Rating Agency” shall mean any of S&P Global Ratings, Moody’s Investor’s Service, Inc., DBRS Morningstar or Fitch Ratings, Inc., or any successors thereto.

 

Recourse Indebtedness” shall mean, with respect to any Person, on any date of determination, the amount of Indebtedness for which such Person has recourse liability (such as through a guarantee agreement), exclusive of any such Indebtedness for which such recourse liability is limited to obligations relating to or under agreements containing customary nonrecourse carve-outs.

 

A-2

 

 

Restricted Cash” shall mean for any Person, any amount of cash of such Person that is contractually required to be set aside, segregated or otherwise reserved.

 

Subsidiary” shall mean, as to any Person, a corporation, partnership or other entity of which shares of stock or other ownership interests having ordinary voting power (other than stock or such other ownership interests having such power only by reason of the happening of a contingency) to elect a majority of the board of directors or other managers of such corporation, partnership or other entity are at the time owned, or the management of which is otherwise controlled, directly or indirectly through one or more intermediaries, or both, by such Person.

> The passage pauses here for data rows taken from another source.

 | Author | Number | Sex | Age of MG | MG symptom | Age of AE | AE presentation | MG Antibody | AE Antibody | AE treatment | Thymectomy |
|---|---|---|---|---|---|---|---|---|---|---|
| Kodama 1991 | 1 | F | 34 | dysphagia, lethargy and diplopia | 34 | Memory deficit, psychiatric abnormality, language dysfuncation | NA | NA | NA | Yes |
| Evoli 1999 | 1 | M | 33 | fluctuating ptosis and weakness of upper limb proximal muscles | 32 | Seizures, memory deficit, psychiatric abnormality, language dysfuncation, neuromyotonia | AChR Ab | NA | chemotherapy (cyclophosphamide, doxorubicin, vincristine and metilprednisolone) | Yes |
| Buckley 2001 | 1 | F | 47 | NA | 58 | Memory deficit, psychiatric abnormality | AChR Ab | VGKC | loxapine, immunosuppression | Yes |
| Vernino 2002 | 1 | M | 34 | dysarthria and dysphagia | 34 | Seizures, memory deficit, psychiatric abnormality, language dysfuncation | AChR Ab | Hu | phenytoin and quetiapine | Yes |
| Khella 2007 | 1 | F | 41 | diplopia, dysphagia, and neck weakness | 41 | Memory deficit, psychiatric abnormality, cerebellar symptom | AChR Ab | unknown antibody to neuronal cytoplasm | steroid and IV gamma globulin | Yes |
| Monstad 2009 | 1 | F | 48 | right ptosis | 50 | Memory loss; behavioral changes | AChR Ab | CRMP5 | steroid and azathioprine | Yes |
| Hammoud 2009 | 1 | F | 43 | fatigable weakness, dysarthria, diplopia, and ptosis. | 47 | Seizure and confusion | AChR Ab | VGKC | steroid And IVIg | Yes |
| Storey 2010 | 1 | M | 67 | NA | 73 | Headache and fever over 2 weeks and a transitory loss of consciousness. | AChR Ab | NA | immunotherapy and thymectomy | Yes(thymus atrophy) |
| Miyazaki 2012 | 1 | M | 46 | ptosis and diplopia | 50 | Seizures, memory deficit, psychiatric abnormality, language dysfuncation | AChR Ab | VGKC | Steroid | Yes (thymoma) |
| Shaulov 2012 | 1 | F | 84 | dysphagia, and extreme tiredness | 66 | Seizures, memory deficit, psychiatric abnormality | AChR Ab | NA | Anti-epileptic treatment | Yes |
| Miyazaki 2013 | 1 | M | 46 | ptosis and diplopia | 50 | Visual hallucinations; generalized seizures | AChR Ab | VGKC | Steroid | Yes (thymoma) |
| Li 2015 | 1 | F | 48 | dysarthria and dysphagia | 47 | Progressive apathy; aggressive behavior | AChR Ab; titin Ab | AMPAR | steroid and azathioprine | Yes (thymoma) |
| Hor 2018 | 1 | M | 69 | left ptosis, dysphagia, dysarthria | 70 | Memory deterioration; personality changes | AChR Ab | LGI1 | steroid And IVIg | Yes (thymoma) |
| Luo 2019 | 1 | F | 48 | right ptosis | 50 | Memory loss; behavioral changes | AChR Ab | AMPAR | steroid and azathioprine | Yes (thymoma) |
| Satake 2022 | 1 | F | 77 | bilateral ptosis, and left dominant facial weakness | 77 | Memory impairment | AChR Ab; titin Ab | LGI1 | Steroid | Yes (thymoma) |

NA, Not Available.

Unless otherwise qualified, all references to a “Subsidiary” or to “Subsidiaries” in this Guaranty shall refer to a Subsidiary or Subsidiaries of any GPMT Entity.

 

Tangible Net Worth” shall mean, with respect to any Person on any date of determination, (A) the sum of all amounts that would be included under capital or shareholder’s equity (or any like caption) on a balance sheet of such Person and its consolidated Subsidiaries at such date, minus (B) the sum of (i) amounts owing to such Person or any such consolidated Subsidiary from any Affiliate thereof, or from officers, employees, partners, members, directors, shareholders or other Persons similarly affiliated with such Person or any Affiliate thereof, (ii) intangible assets of such Person and its consolidated Subsidiaries, if any, and (iii) prepaid taxes and/or expenses, all on or as of such date and all without duplication as determined in accordance with GAAP.

 

Target Investments” shall mean any of the following: (i) whole mortgage loans, (ii) senior pari passu “A notes” or participations in whole mortgage loans, (iii) mezzanine loans, (iv) preferred equity investments, (v) subordinated mortgage interests (including “B notes” and junior participations in whole mortgage loans), and (vi) real estate securities (including commercial mortgage backed securities and collateralized loan obligations); provided that the foregoing shall exclude Highly Rated CMBS.

 

Total Assets” shall mean, with respect to any Person, on any date of determination, an amount equal to the aggregate book value of all assets owned by such Person and the proportionate share of such Person of all assets owned by Affiliates of such Person as consolidated in accordance with GAAP, less (a) amounts owing to such Person from any Affiliate thereof, or from officers, employees, partners, members, directors, shareholders or other Persons similarly affiliated with such Person or any Affiliate thereof, (b) intangible assets, and (c) prepaid taxes and expenses, all on or as of such date.

 

Unrestricted Cash” shall mean, with respect to any Person and any date, the amount of unrestricted and unencumbered Cash and Cash Equivalents held by such Person and its consolidated Subsidiaries.